* **THINGS TO DO**:
(1) From the passage on cannabidiol and the immune system, reproduce the stretch from "CBD possesses low" through "exhibit immunosuppressive properties.".
(2) According to the passage on cannabidiol and the immune system, why does CBD not produce the "high" associated with marijuana use? Answer in one to three sentences.
(3) Pick up the passage on cannabidiol and the immune system and continue it from its last sentence.

* **DOCUMENT PASSAGE**:
*** Begin section ***
Cannabidiol and the Immune System
The immune system is comprised of structures and processes within the body that protect against diseases and destroy foreign and infectious microbes. In some instances, the immune system mistakenly attacks healthy tissue, resulting in a condition known as autoimmunity. Cannabidiol (CBD) has been shown by researchers to be an immune system suppressor: one of the reasons why it’s useful in the treatment of autoimmune diseases such as multiple sclerosis, rheumatoid arthritis, and Crohn’s disease, and why it has improved the quality of life of those suffering from such diseases.
The Profile of Immune Modulation by Cannabidiol (CBD) Involves Deregulation of Nuclear Factor of Activated T Cells (NFAT) View Research Paper
Taken together, these data suggest that CBD suppresses T cell function and that CB1 and/or CB2 play a critical role in the magnitude of the in vitro anti-sRBC IgM AFC response.
CBD possesses low affinity for both CB1 and CB2 cannabinoid receptors and therefore, does not produce the “high” associated with marijuana use. Despite this, CBD does exhibit immunosuppressive properties.
*** End section ***
* **SOURCE MATERIAL**:
*** Begin section ***
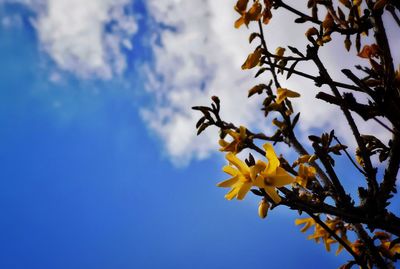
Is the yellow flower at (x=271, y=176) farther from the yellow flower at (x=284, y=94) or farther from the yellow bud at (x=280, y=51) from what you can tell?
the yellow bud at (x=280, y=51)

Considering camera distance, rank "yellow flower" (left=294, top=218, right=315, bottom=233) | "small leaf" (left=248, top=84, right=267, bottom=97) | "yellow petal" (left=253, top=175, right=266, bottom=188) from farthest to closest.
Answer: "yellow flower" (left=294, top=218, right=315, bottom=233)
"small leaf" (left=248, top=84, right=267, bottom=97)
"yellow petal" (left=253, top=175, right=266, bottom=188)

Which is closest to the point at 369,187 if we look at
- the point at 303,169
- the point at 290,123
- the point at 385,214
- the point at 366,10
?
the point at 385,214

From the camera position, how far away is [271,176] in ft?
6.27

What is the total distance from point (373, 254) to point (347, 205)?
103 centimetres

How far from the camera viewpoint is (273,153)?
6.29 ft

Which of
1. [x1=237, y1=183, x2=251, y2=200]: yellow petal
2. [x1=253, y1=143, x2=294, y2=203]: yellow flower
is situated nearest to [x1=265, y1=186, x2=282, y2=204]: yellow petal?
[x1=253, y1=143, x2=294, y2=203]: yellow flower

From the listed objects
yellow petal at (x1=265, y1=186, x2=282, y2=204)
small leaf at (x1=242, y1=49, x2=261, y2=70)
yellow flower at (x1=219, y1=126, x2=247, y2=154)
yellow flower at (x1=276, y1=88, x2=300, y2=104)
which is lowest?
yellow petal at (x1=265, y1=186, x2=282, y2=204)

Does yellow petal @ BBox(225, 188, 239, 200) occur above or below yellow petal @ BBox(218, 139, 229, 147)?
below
*** End section ***
*** Begin section ***
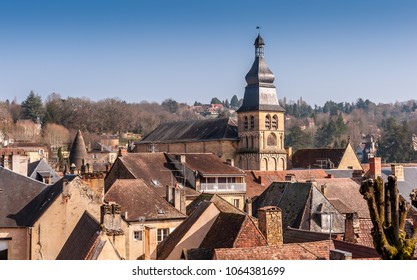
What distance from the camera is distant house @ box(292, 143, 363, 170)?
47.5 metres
*** End section ***
*** Begin section ***
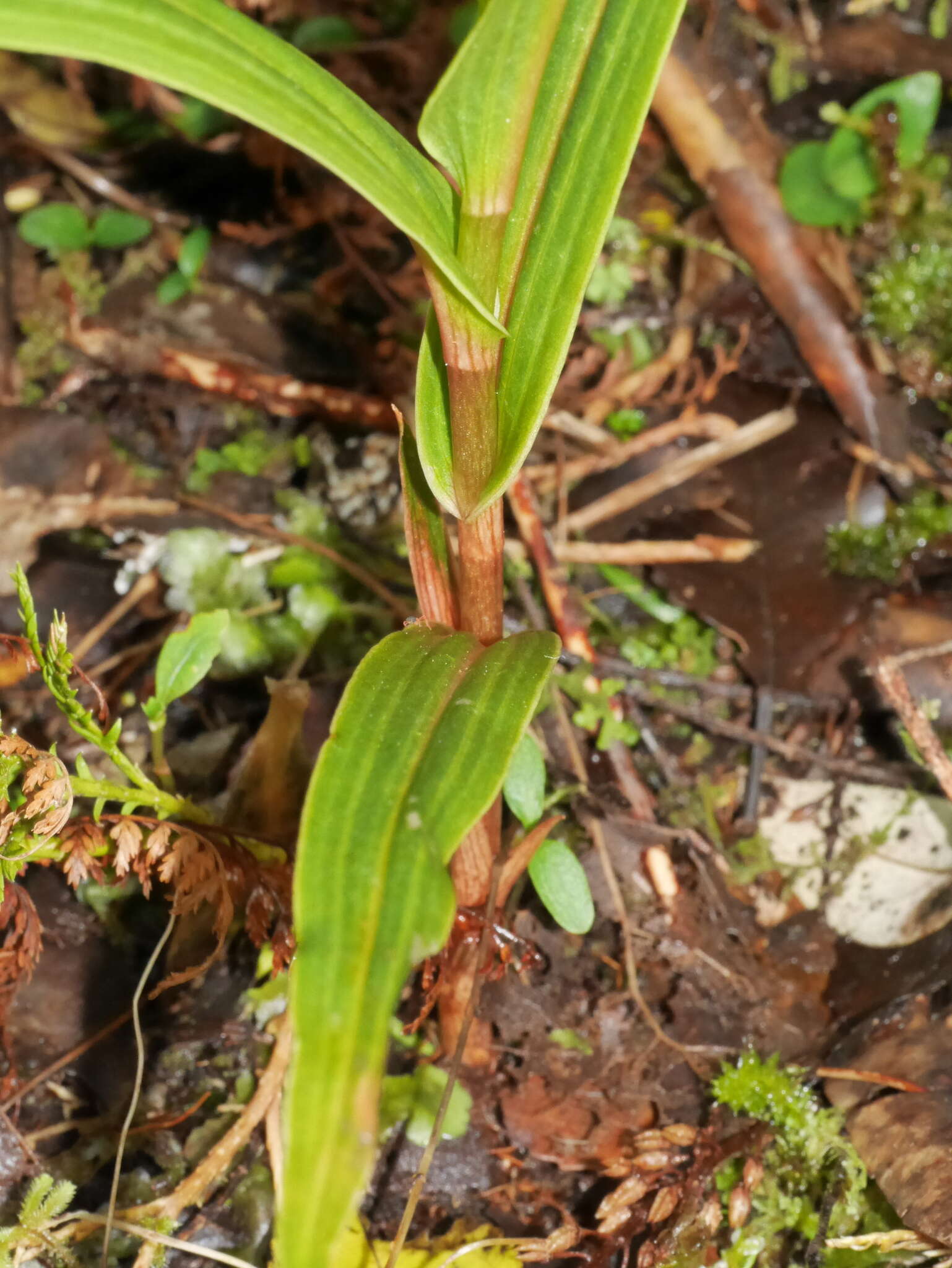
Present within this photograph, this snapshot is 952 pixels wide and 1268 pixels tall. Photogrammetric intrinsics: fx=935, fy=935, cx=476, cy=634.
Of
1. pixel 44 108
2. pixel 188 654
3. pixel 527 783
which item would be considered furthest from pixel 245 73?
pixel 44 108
*** End section ***
* **RESULTS**:
(1)
CBD possesses low affinity for both CB1 and CB2 cannabinoid receptors and therefore, does not produce the “high” associated with marijuana use. Despite this, CBD does exhibit immunosuppressive properties.

(2) CBD has low affinity for both the CB1 and CB2 cannabinoid receptors. Because of this, it does not produce the "high" associated with marijuana use, though it still shows immunosuppressive properties.

(3)
Cannabidiol and the Sleep Cycle
According to research, Cannabidiol improves insomnia and increases the amount of sleep because it reduces anxiety and chronic pain, as opposed to making one sleepy. Interestingly, Cannabidiol has also been shown to induce alertness when awake, and it has also been shown to improve REM Sleep Disorder.
CBD oil is typically made from hemp, a variety of the cannabis plant that has high levels of Cannabidiol (CBD) and trace levels of Tetrahydrocannabinol (THC). It is usually blended with a carrier oil such as Medium Chain Triglyceride (MCT) oil, olive oil or hemp seed oil. CBD offers a vast range of healing properties, and studies show that it has significant effects on various neurological and physiological disorders. Such disorders include anxiety, ADHD and ADD, Alzheimer’s, arthritis, bipolar, cancer, chronic pain, depression, diabetes, epilepsy, fibromyalgia and hypertension. These in addition to inflammation, insomnia, migraines and headaches, multiple sclerosis, nausea, OCD. Furthermore, many use CBD Oil to treat osteoporosis, Parkinson’s, PTSD, schizophrenia, seizures, spasticity, spinal injury and even stress.
Cannabis Oil, otherwise known as Medical Marijuana is made from marijuana, a variety of the cannabis plant that has moderate to high levels of Tetrahydrocannabinol (THC) and moderate to high levels of Cannabidiol (CBD). It is usually blended with a carrier oil such as Medium Chain Triglyceride (MCT) oil, olive oil or hemp seed oil. It is known by various names such as medical cannabis, medical marijuana, marijuana oil, or THC oil. Because it has significant levels of THC, in sufficient amounts, it can cause a psychoactive effect. For the most part, however, because dosages are small and spread throughout the day, these effects can be minimised.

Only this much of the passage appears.